It is with great sadness that we learned of luthier Preston Thompson’s passing on April 11, after a lengthy illness. Preston started building guitars during the early days of small-shop guitar making in the early 1980s, and he went on to fulfill his dreams of building instruments for some of his favorite players not just once, but during two distinct periods of activity.
An avid bluegrass fan, Preston began his guitar-making career at Charles Fox’s School of the Guitar Research and Design Center in Vermont in the 1970s. Like most of his peers at the time, Preston began with original designs, but became interested in American vintage guitars while working at Randy Wood’s Old Time Pickin’ Parlor in Nashville, Tennessee, after completing the Charles Fox program. This interest was further fueled when he struck up a friendship with bluegrass guitarist and vintage guitar aficionado Charles Sawtelle, who owned a collection of old Martins that Preston studied closely. Preston built a style-42 dreadnought for Charles (see the video above, which includes a clip of Scott Nygaard playing that guitar, as well as clips of Peghead Nation demos of several other recent Thompson guitars) and also began building guitars for Peter Rowan, who became, and continues to be, a champion of Preston’s work.
In the early 1990s, Preston stopped building instruments. He moved to Oregon, got married, started a family, and became Director of Marketing for the Sunriver golf resort in Sunriver, Oregon. But after seeing the renewed interest in vintage-style flattops in the mid-2000s, and realizing that many of his early guitars were still being played, Preston decided to give his first passion another shot. Equipped with a new set of business skills, he set up PK Thompson Guitars with business partner Daniel Steward in 2013, and the company eventually grew to include a team of a dozen people.
Almost immediately after returning to the scene, Preston’s guitars grabbed the attention of a new generation of players, including virtuosos such as Chris Luquette, Billy Strings, Trey Hensley, and Molly Tuttle, all of whom became part of the PK Thompson Guitars family. Preston’s presence is felt in every guitar built in the PK Thompson shop. “His instruments are really an extension of himself,” says flatpicker Tim May. “They’re products of his perfectionism, devotion to the history of lutherie, and a love of the process.”
Multi-instrumentalist Laurie Lewis is familiar with both periods of Preston’s activity. “I first became aware of Preston through my friend Charles Sawtelle,” she says. “Charles was a great judge of character, and he really liked Preston and appreciated his guitars. When I played Preston’s copy of Charles’s 1929 Martin 000-45, it was love at first strum. As the current keeper of Charles’s [old] guitar, I know first-hand what an old Martin is supposed to sound like, and Preston’s guitar had, or rather, has, it all. I asked Preston to make an OM-28 for me, and it is such a jewel of an instrument. His attention to detail can be seen on every inch of the instrument.”
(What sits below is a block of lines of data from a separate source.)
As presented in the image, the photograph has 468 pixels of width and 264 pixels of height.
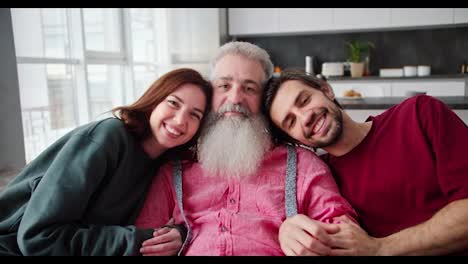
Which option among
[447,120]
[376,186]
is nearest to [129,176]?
[376,186]

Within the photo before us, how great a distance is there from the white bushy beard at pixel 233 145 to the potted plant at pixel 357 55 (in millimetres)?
3817

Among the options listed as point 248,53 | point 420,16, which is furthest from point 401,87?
point 248,53

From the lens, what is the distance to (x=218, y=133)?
1481 mm

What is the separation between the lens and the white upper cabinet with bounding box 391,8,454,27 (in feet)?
15.3

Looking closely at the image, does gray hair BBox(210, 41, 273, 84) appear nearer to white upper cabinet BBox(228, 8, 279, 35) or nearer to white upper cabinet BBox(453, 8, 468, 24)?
white upper cabinet BBox(228, 8, 279, 35)

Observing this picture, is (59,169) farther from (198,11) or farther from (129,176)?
(198,11)

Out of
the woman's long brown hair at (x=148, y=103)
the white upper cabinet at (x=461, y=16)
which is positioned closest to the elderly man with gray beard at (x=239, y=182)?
the woman's long brown hair at (x=148, y=103)

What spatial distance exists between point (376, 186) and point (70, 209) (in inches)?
35.9

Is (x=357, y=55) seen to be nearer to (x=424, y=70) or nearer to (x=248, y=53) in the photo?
(x=424, y=70)

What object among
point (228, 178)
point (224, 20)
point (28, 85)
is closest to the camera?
point (228, 178)

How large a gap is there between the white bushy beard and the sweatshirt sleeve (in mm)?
372

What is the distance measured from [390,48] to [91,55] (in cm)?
361

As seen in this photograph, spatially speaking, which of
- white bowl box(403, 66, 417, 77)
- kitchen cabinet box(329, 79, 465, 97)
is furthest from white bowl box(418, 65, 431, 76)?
kitchen cabinet box(329, 79, 465, 97)

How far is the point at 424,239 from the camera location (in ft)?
3.70
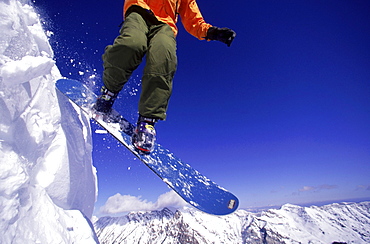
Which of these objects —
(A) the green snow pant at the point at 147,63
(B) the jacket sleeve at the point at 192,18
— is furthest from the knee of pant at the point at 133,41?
(B) the jacket sleeve at the point at 192,18

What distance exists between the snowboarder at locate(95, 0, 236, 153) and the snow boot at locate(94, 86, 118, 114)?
16 mm

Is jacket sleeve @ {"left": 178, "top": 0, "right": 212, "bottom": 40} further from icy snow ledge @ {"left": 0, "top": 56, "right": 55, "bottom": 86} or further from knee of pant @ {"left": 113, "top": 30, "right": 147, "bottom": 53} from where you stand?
icy snow ledge @ {"left": 0, "top": 56, "right": 55, "bottom": 86}

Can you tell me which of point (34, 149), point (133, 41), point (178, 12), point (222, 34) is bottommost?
point (34, 149)

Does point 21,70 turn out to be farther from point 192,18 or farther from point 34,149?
point 192,18

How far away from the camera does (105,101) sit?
9.48 ft

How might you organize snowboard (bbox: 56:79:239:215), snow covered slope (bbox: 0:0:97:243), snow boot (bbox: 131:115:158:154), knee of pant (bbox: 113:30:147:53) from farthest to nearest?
snowboard (bbox: 56:79:239:215) < snow boot (bbox: 131:115:158:154) < knee of pant (bbox: 113:30:147:53) < snow covered slope (bbox: 0:0:97:243)

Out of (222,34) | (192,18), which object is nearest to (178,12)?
(192,18)

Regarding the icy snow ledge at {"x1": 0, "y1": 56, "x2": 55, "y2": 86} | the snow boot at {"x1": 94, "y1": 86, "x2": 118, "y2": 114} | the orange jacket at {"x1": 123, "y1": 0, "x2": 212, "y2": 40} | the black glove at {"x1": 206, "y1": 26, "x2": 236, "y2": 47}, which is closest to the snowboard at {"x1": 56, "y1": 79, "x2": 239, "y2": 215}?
the snow boot at {"x1": 94, "y1": 86, "x2": 118, "y2": 114}

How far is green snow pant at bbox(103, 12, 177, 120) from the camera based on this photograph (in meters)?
2.14

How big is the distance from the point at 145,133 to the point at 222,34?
171 centimetres

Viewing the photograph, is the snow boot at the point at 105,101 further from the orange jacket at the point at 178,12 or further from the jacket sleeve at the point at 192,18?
the jacket sleeve at the point at 192,18

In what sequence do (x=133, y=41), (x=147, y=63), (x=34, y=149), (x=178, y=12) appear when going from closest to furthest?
(x=133, y=41) → (x=147, y=63) → (x=34, y=149) → (x=178, y=12)

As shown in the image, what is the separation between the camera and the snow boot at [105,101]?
2.66 metres

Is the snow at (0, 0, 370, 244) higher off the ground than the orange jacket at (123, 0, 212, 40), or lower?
lower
I first met Preston shortly after the start of the second phase of his business, and his enthusiasm for guitars and his excitement about his return to building them was remarkable. Preston will be greatly missed by all of us here at Peghead Nation. Our deepest condolences go to his family, friends, and team at Thompson Guitars, who we hope will be able to continue his legacy for many years to come.